Information given —
• • •
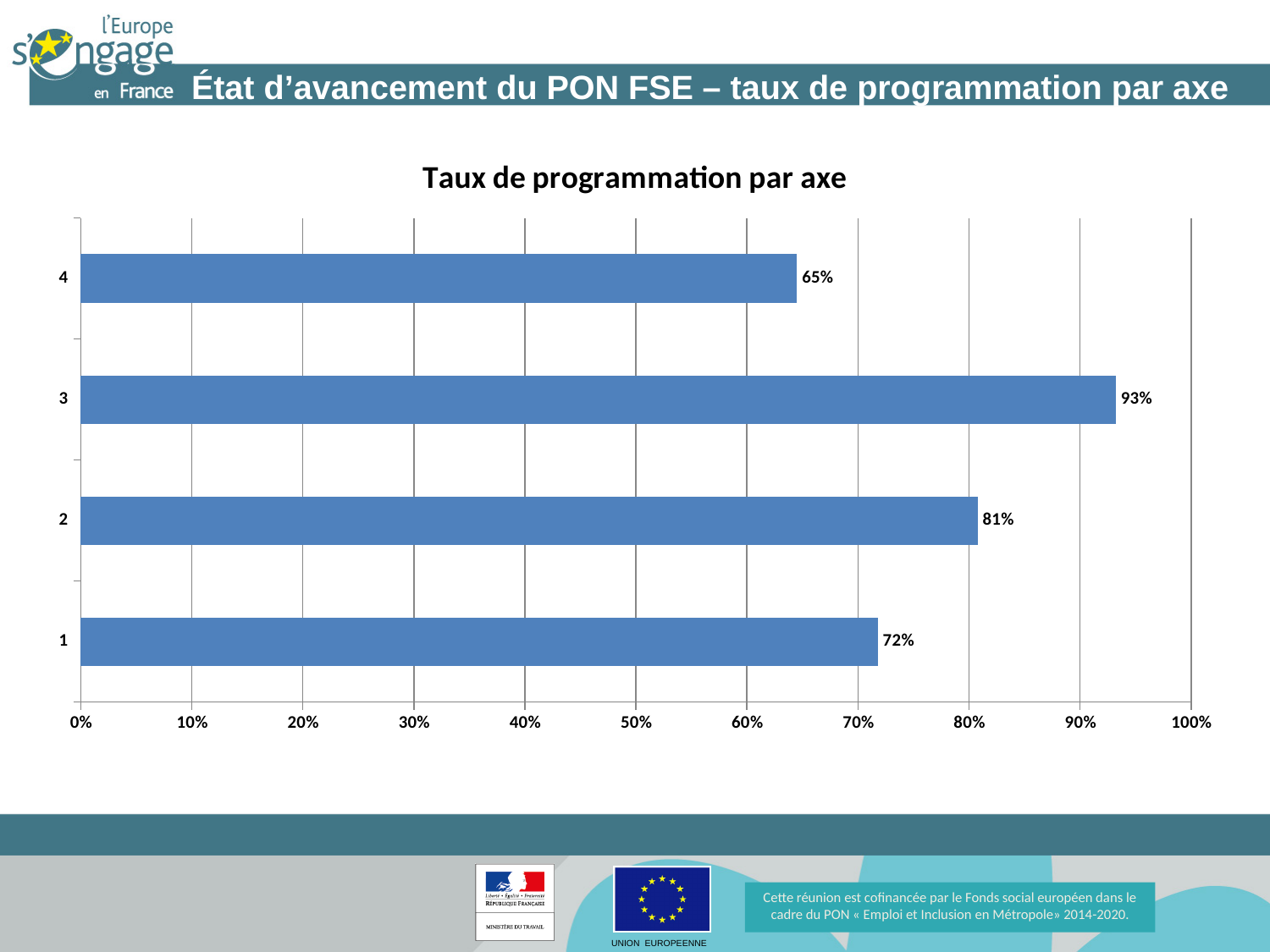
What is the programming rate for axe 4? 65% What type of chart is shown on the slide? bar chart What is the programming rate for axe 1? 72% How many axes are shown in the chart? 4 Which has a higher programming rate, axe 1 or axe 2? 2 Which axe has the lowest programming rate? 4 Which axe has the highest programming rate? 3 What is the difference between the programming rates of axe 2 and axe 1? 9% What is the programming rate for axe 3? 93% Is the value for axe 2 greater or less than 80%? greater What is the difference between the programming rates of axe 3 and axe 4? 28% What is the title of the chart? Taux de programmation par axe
• • •
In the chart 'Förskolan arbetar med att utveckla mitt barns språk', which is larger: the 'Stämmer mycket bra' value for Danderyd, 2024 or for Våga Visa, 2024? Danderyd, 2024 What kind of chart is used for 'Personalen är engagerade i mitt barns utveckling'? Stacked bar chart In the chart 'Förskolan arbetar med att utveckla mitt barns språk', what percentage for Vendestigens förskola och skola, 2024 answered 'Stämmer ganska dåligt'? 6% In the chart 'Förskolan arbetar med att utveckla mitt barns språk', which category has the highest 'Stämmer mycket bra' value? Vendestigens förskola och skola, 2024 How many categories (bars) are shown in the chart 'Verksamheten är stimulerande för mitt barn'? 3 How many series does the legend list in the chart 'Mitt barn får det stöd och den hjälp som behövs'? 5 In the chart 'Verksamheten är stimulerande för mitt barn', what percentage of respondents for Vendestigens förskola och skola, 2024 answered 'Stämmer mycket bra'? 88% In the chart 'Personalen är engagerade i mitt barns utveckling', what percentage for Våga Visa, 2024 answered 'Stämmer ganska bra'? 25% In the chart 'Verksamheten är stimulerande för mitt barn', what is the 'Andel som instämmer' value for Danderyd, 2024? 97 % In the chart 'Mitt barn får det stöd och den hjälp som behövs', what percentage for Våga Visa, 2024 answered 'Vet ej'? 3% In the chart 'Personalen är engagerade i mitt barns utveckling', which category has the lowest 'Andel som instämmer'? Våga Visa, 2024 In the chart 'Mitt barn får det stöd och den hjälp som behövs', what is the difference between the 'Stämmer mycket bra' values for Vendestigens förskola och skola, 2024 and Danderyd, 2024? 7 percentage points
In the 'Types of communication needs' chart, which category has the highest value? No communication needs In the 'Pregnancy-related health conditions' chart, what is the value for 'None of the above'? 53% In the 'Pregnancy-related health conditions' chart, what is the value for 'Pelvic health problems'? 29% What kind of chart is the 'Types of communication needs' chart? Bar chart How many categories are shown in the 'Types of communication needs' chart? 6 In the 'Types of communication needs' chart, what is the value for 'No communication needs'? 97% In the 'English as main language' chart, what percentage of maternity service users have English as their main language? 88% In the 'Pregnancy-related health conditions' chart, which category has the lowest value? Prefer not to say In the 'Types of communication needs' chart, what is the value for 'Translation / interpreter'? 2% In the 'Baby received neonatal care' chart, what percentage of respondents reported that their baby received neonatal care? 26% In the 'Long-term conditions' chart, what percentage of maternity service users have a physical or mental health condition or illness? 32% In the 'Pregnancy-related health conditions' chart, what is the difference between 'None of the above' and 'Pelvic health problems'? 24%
• • •
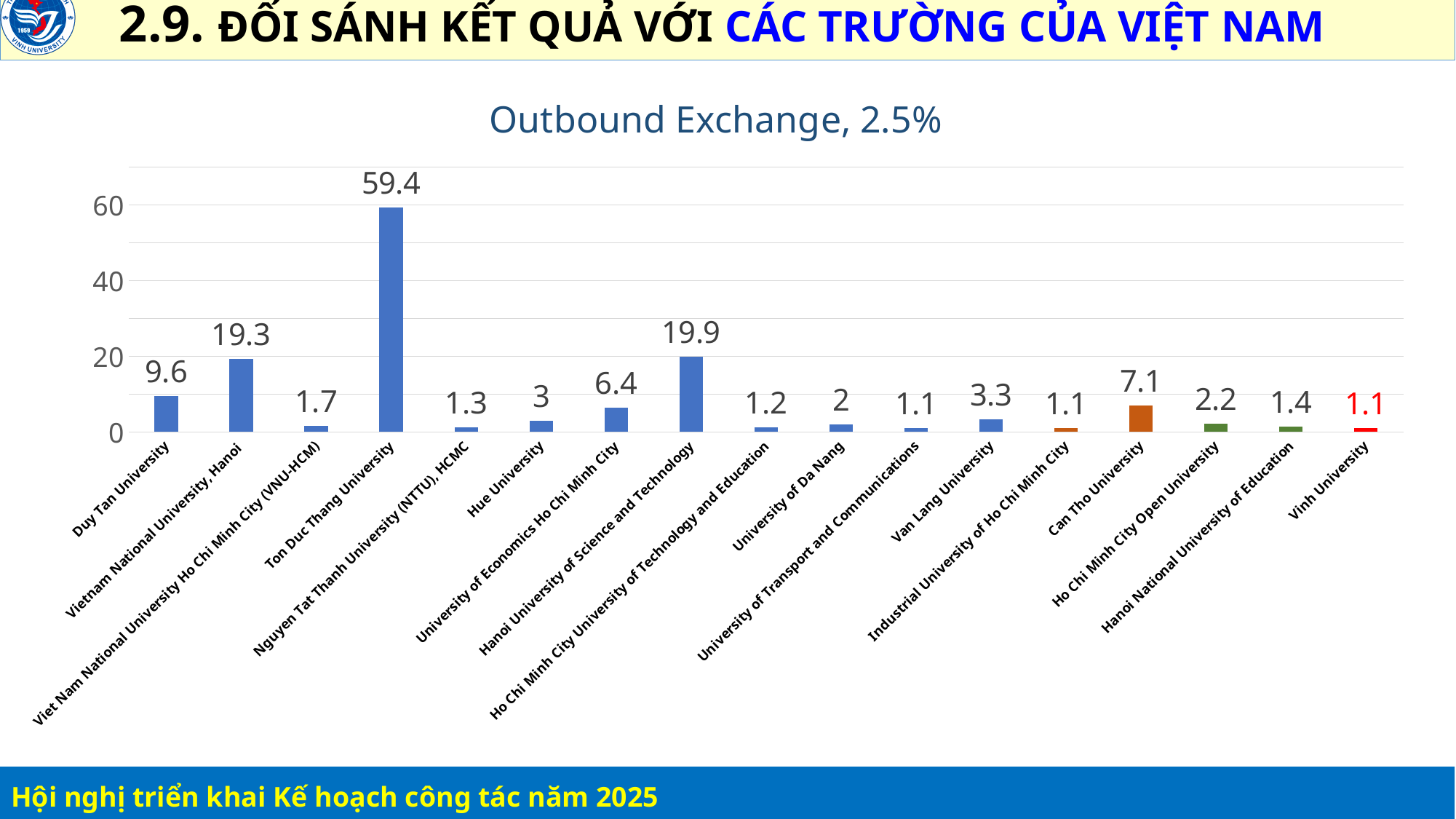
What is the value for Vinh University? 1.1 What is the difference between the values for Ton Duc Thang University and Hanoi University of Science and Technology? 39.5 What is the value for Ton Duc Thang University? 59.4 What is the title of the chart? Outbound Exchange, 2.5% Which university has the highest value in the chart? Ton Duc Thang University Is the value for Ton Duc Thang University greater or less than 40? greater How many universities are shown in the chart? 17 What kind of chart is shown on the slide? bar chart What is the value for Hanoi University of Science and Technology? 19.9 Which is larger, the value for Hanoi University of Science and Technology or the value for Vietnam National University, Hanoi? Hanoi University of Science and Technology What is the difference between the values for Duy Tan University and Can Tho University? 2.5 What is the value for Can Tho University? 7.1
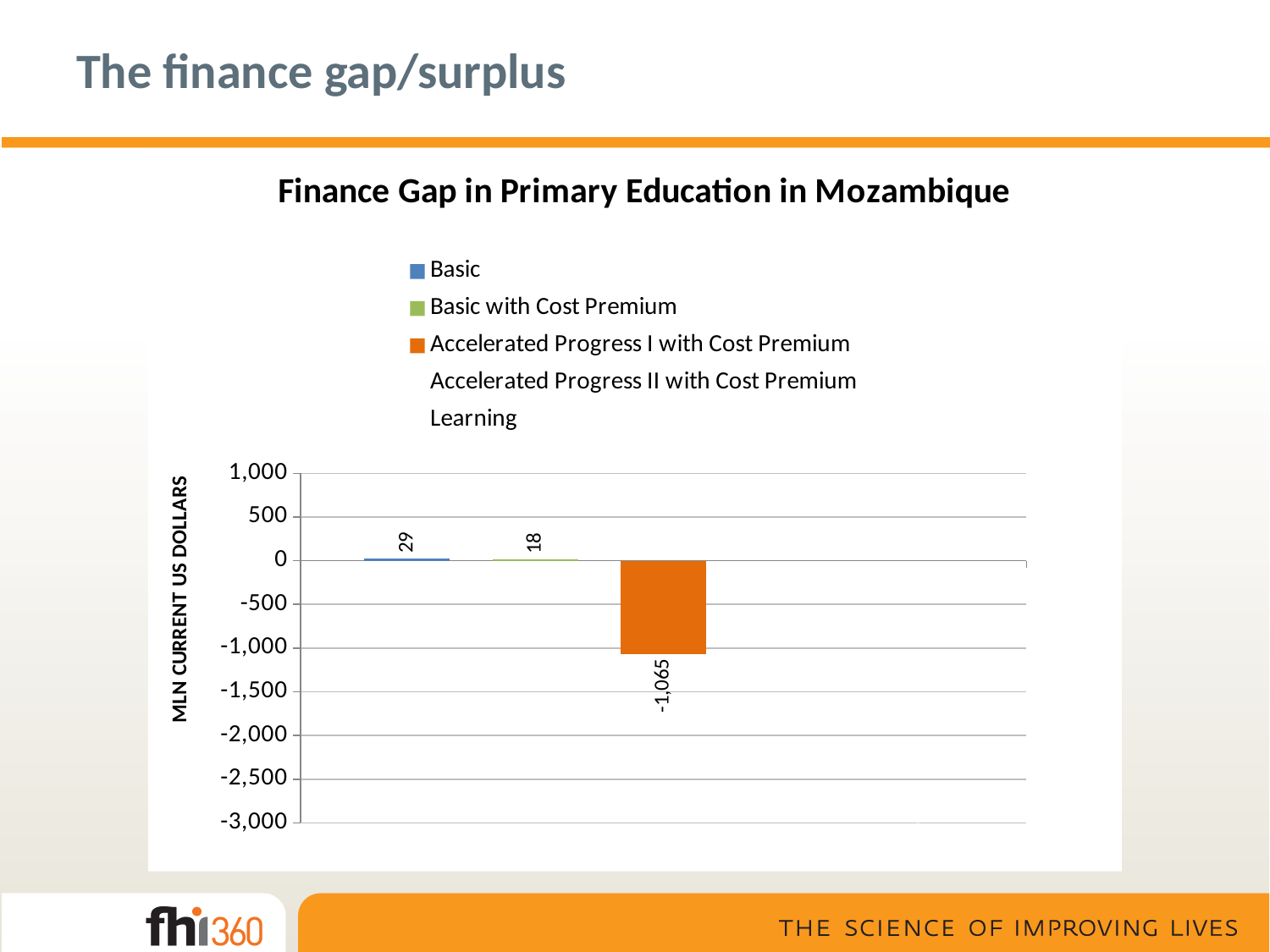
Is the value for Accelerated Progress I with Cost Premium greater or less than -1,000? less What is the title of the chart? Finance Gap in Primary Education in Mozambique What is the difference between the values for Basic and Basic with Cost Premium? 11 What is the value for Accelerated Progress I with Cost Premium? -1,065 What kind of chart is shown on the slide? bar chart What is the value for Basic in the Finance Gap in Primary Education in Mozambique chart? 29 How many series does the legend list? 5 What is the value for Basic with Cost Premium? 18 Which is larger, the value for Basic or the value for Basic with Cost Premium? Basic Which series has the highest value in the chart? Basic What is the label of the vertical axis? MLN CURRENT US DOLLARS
• • •
Exercise prompt —
Gather every line of the data above that contains the word "programmation".

Your solution —
What is the programming rate for axe 4? 65% What type of chart is shown on the slide? bar chart What is the programming rate for axe 1? 72% How many axes are shown in the chart? 4 Which has a higher programming rate, axe 1 or axe 2? 2 Which axe has the lowest programming rate? 4 Which axe has the highest programming rate? 3 What is the difference between the programming rates of axe 2 and axe 1? 9% What is the programming rate for axe 3? 93% Is the value for axe 2 greater or less than 80%? greater What is the difference between the programming rates of axe 3 and axe 4? 28% What is the title of the chart? Taux de programmation par axe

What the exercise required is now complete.